• Questions on the material:
- 1) List the subjects that the story review says the story is about, from its second sentence.
- 2) Carry on the story review from its last sentence, in the same voice.

• Text section:
####

I read the story twice not because I particularly enjoyed and understood it all the first time, but because I didn’t fully grasp it and wanted to be sure about the intentions of the author and the character. Many of my thoughts from the first reading were confirmed by a second reading: it is a story about coping with disability, but a little also about faith, and psychic and supernatural outer body experiences, and love. The author doesn’t succeed in developing each of these areas, but we see that it was his intention that we see them. Away from the second reading, I realized that there were no hidden meanings other than the fact of the hero’s disabilities and eventual psychic evolution. It tried very hard to be didactic, but failed at that too. The last line, italicized for effect, read “I realize that happiness lies, not in getting what you want, but in wanting what you have.” I certainly had not come to that conclusion merely by reading the story, and including it as the last line did not drive it in either.

####

• Dataset excerpts:
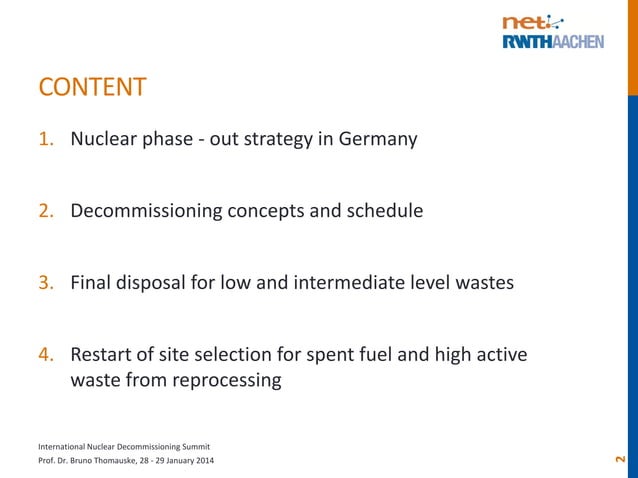 net
RWTHAACHEN

CONTENT

1. Nuclear phase - out strategy in Germany

2. Decommissioning concepts and schedule

3. Final disposal for low and intermediate level wastes

4. Restart of site selection for spent fuel and high active waste from reprocessing

International Nuclear Decommissioning Summit
Prof. Dr. Bruno Thomauske, 28 - 29 January 2014

2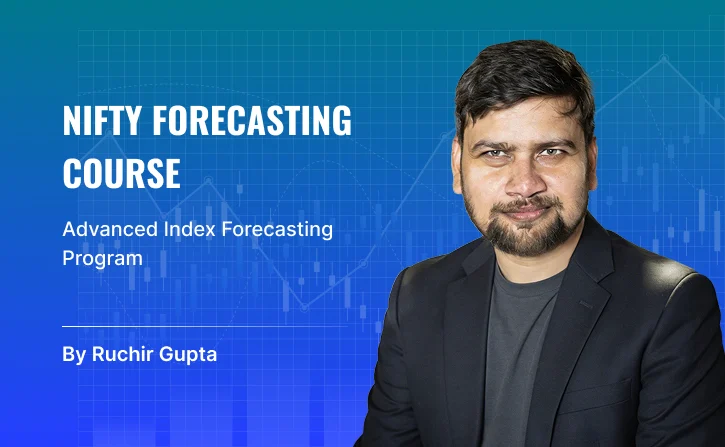 NIFTY FORECASTING COURSE

Advanced Index Forecasting Program

By Ruchir Gupta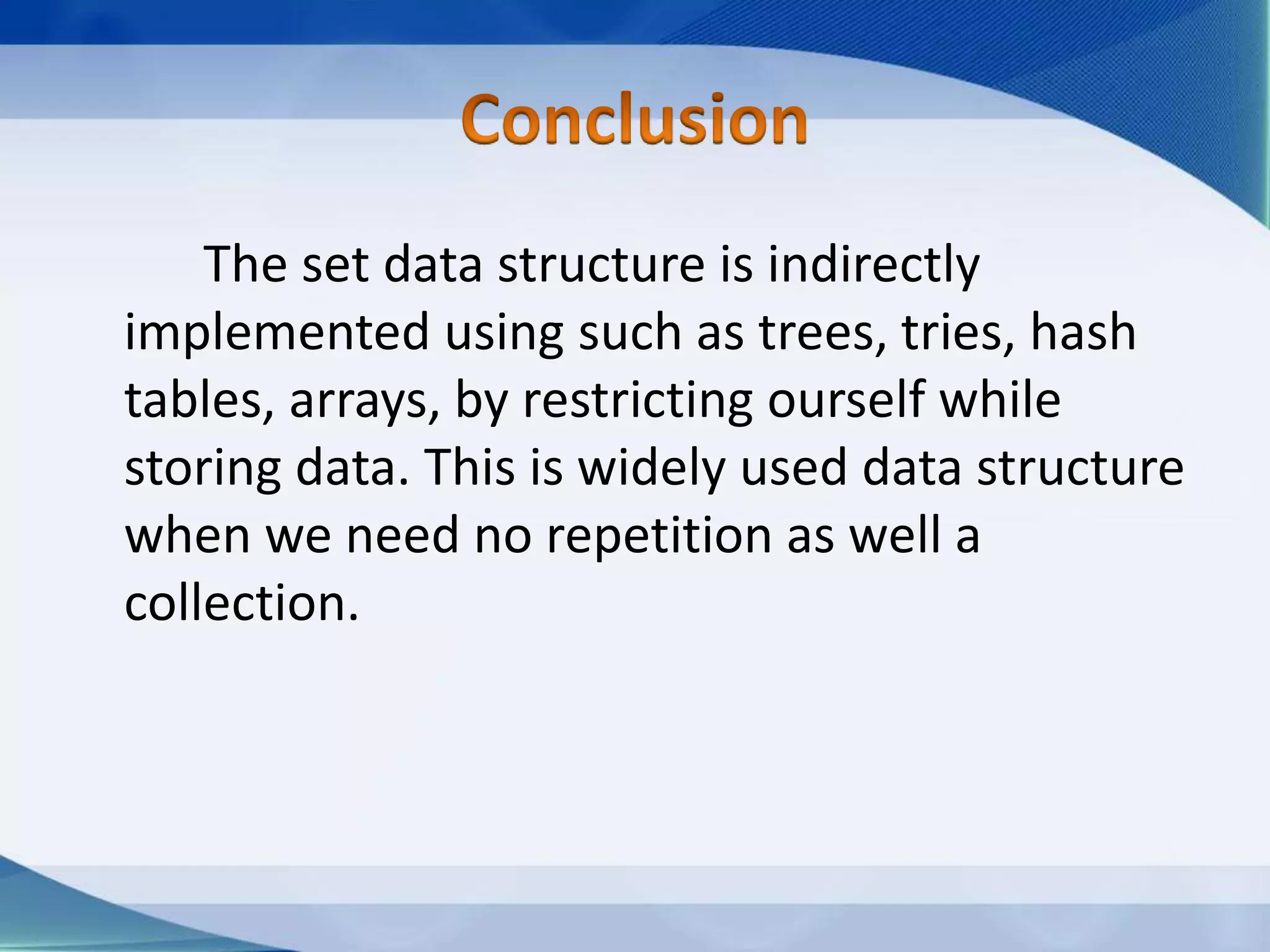 Conclusion

The set data structure is indirectly implemented using such as trees, tries, hash tables, arrays, by restricting ourself while storing data. This is widely used data structure when we need no repetition as well a collection.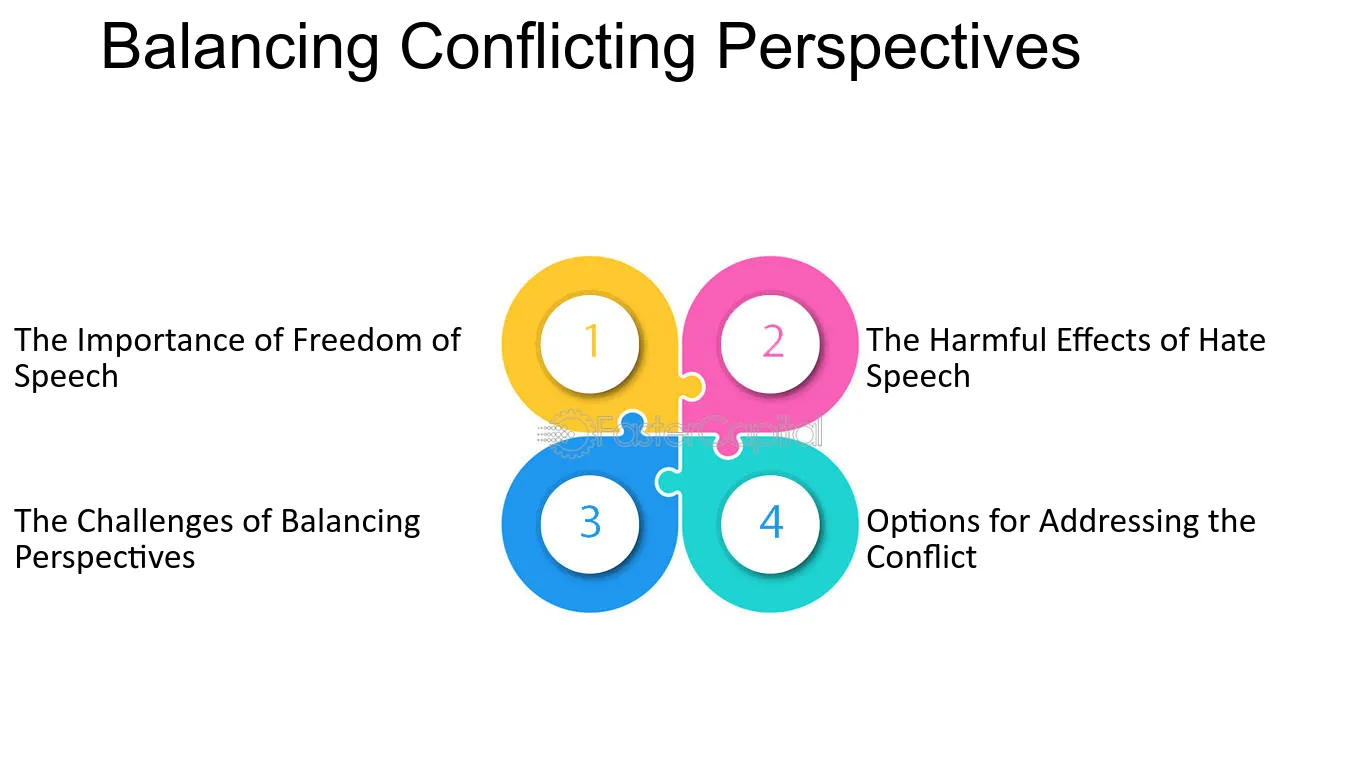 Balancing Conflicting Perspectives

The Importance of Freedom of Speech

1

2

The Harmful Effects of Hate Speech

The Challenges of Balancing Perspectives

3

4

Options for Addressing the Conflict

FasterCapital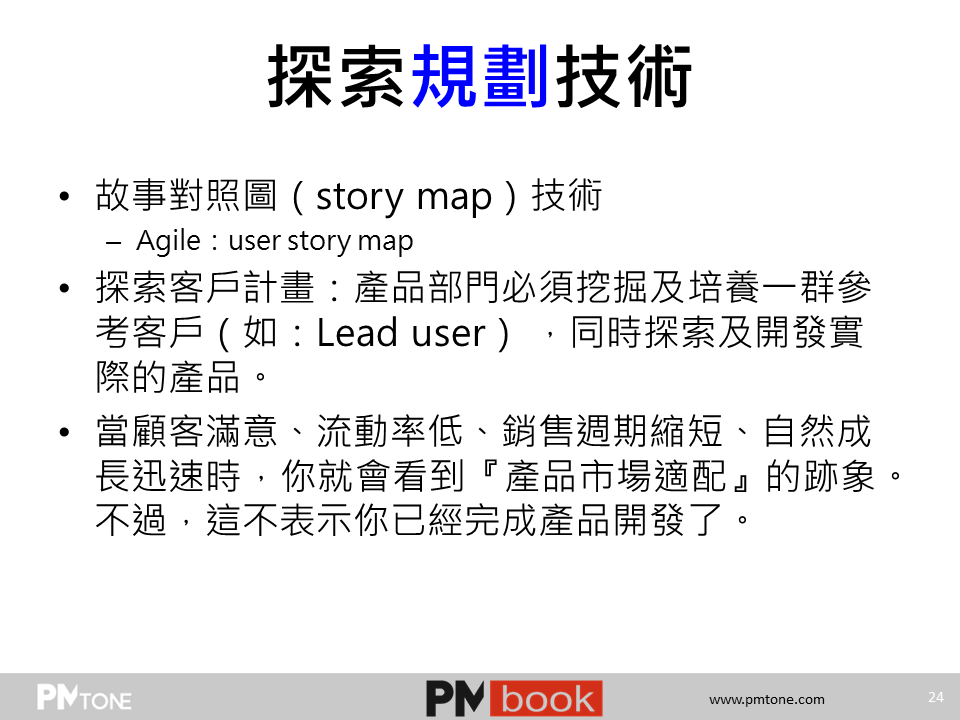 探索規劃技術

• 故事對照圖（story map）技術
 – Agile：user story map
• 探索客戶計畫：產品部門必須挖掘及培養一群參考客戶（如：Lead user），同時探索及開發實際的產品。
• 當顧客滿意、流動率低、銷售週期縮短、自然成長迅速時，你就會看到『產品市場適配』的跡象。不過，這不表示你已經完成產品開發了。

PMTONE PM book www.pmtone.com 24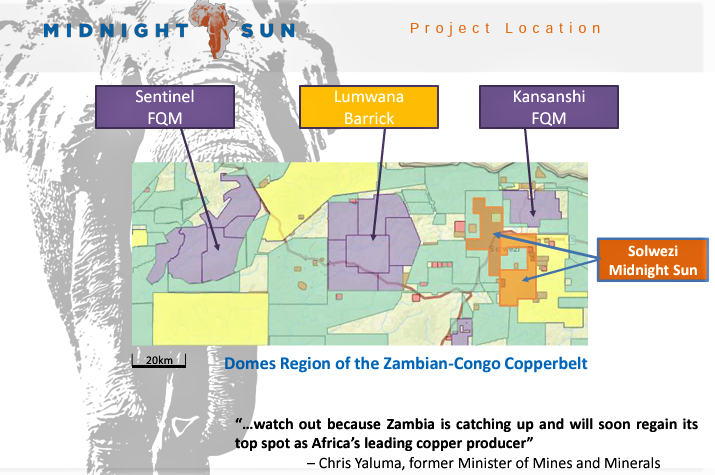 MIDNIGHT SUN

Project Location

Sentinel
FQM

Lumwana
Barrick

Kansanshi
FQM

Solwezi

Solwezi
Midnight Sun

20km

Domes Region of the Zambian-Congo Copperbelt

"…watch out because Zambia is catching up and will soon regain its top spot as Africa's leading copper producer"

– Chris Yaluma, former Minister of Mines and Minerals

####

• Results of the tasks:
- 1)
- Coping with disability
- Faith
- Psychic and supernatural outer body experiences
- Love

- 2)
I could be uncharitable and say that Whispering Trees could have borrowed a leaf from the handling of the crises of faith and disability from reading Tope Folarin’s Miracle, or that it could have portrayed the homeliness of young hapless men under a tree deliberately named by reading Elnathan John’s Bayan LayiHeck, it could have done better with romance under pressure by reading Pede Hollist’s Foreign Aid, but that would be assuming that the author wrote the story with the Caine Prize in mind, only after reading these other stories. It is most certainly not the case, so I will only say that whatever moved the author to write this story could most certainly have been better served by a shorter and smarter handling of the plot. There are many issues that can be raised from this story about of the helplessness of disabled people in Nigeria, particularly those wounded as a result of man-made disasters like car accidents. There are also angles of societal neglect and the non-existence of public facilities to make the life of disabled folks much easier. These however are from my own mining of the story’s schizzy fields. The author doesn’t consciously lead me to them.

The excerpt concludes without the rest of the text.